- [Части задания]
1. Выпишите все населенные пункты, которые во фрагменте о репрессиях 1937 года названы местами массовых арестов по двум «делам». Районы не включайте.
2. Оформите нумерованным списком строки записей начиная со строки, где есть «this 1200×880 image.», и заканчивая строкой, где есть «rusty blackbird [115, 94, 908, 744]». Пустые строки пропустите.

- [Цитируемый фрагмент]
━━━━━━━━
В мае 1937 года местные подразделения НКВД уже имели на руках текст «особого решения ЦК ВКП(б)» об очистке страны от «японо-германо-троцкистско-бухаринской агентуры» и действовали по-новому. Они прочесали свои архивы последних лет, обследовали показания сексотов, справки «спецчастей» предприятий, строек, госучреждений. Полученные сведения послужили наводкой для изъятия всех подозрительных.

В соответствии с «особым решением» был повышен статус начальников областных и краевых управлений НКВД: их сделали официальными уполномоченными ЦК ВКП(б). Теперь они могли арестовывать в своих наместничествах кого угодно и сколько угодно.

Кампания арестов превратилась в бедствие для тысяч граждан. Настоящая охота была развернута на последних представителей старой России: бывших государственных служащих и офицеров царской армии, участников мировой войны, побывавших в плену, выходцев из буржуазных семей. Их разделили на две основные группы, по которым шла фабрикация дел, — «эсеровскую» и «белогвардейско-монархическую организацию РОВС (Российского Общевоинского Союза)». По этим двум «делам» были арестованы большие группы людей в Новосибирске, Томске, Нарыме, Бийске, Барнауле, в Тогучинском, Ояшинском и других районах.

В Воронеже НКВД арестовало бывшего колчаковского генерала А.Н. Пепеляева. После 13-ти лет, проведенных в советских лагерях при строгой изоляции, его, теперь уже больного и разбитого, отыскали в одной из артелей, где он работал последнее время. Пепеляева доставили в Новосибирскую тюрьму и вместе с другими престарелыми бывшими генералами — Эскиным, Михайловым, Шереметьевым, Ефановым, князьями Гагариным и Долгоруковым — записали в «повстанческий штаб».

Из показаний, полученных от работников НКВД в 50-е годы, известно, что «лица, которые ранее занимали офицерские должности в царской или белой армиях, обычно подписывали протоколы без сопротивления. На них очень действовала камерная обработка и невыносимые условия, создаваемые в камерах».

Допрашивавший Шереметьева «чекист» признавался: «Он был старый и производил впечатление ненормального в умственном отношении человека»{359}.

Всего за 1937 год только в Новосибирской области по делу «белогвардейцев-монархистов» было арестовано 20731 человек{360}.
━━━━━━━━
- [Исходные данные]
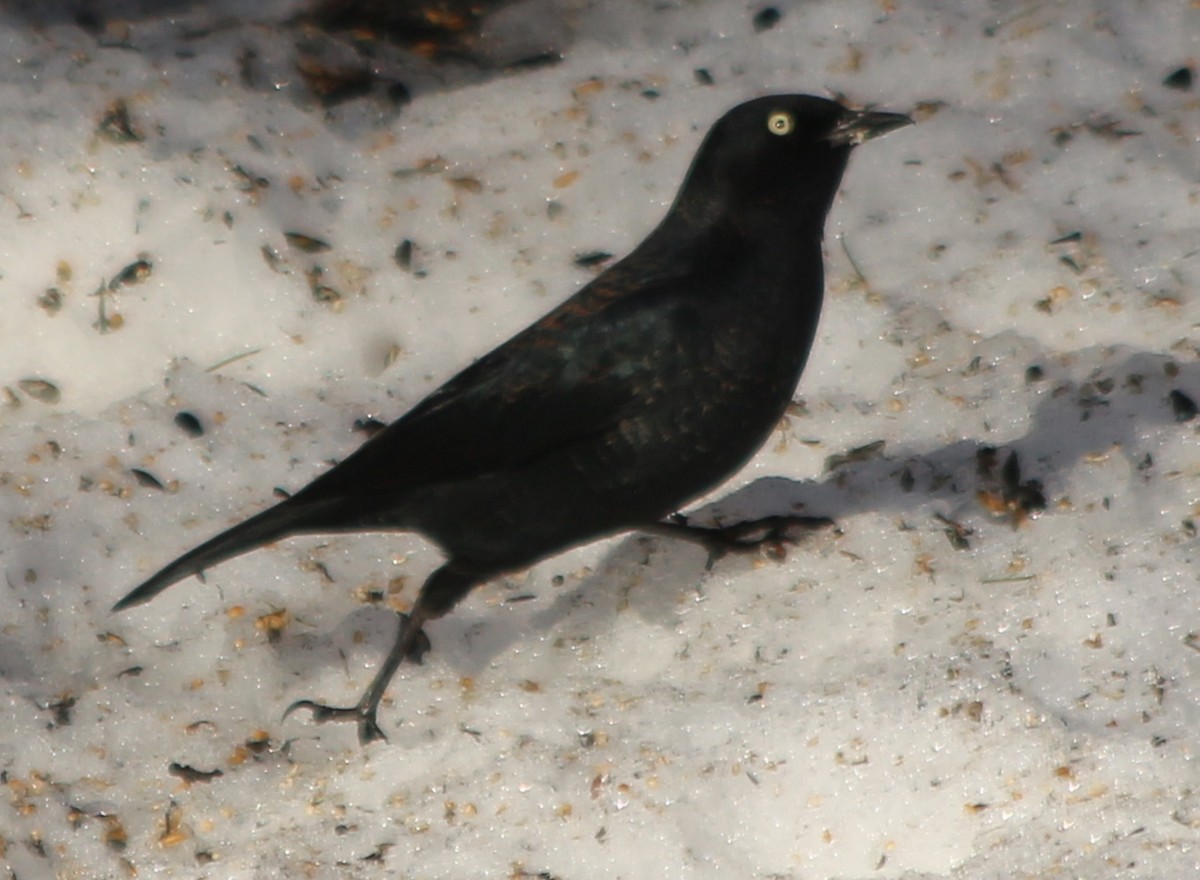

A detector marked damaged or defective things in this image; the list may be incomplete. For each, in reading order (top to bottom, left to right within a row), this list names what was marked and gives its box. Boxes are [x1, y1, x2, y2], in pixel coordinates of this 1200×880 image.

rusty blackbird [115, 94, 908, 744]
━━━━━━━━
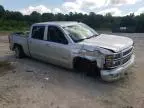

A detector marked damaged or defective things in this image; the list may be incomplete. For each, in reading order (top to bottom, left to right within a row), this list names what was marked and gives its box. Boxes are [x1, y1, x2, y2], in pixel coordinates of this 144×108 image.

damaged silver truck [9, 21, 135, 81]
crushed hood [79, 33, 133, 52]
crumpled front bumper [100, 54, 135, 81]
━━━━━━━━
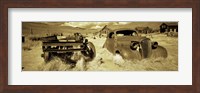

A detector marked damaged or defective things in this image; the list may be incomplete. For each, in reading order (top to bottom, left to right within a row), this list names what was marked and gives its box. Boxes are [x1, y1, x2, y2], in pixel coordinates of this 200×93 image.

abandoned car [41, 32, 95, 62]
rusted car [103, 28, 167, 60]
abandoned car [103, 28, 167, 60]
━━━━━━━━
- [Список решений]
1. Новосибирск, Томск, Нарым, Бийск, Барнаул

2.
1. A detector marked damaged or defective things in this image; the list may be incomplete. For each, in reading order (top to bottom, left to right within a row), this list names what was marked and gives its box. Boxes are [x1, y1, x2, y2], in pixel coordinates of this 1200×880 image.
2. rusty blackbird [115, 94, 908, 744]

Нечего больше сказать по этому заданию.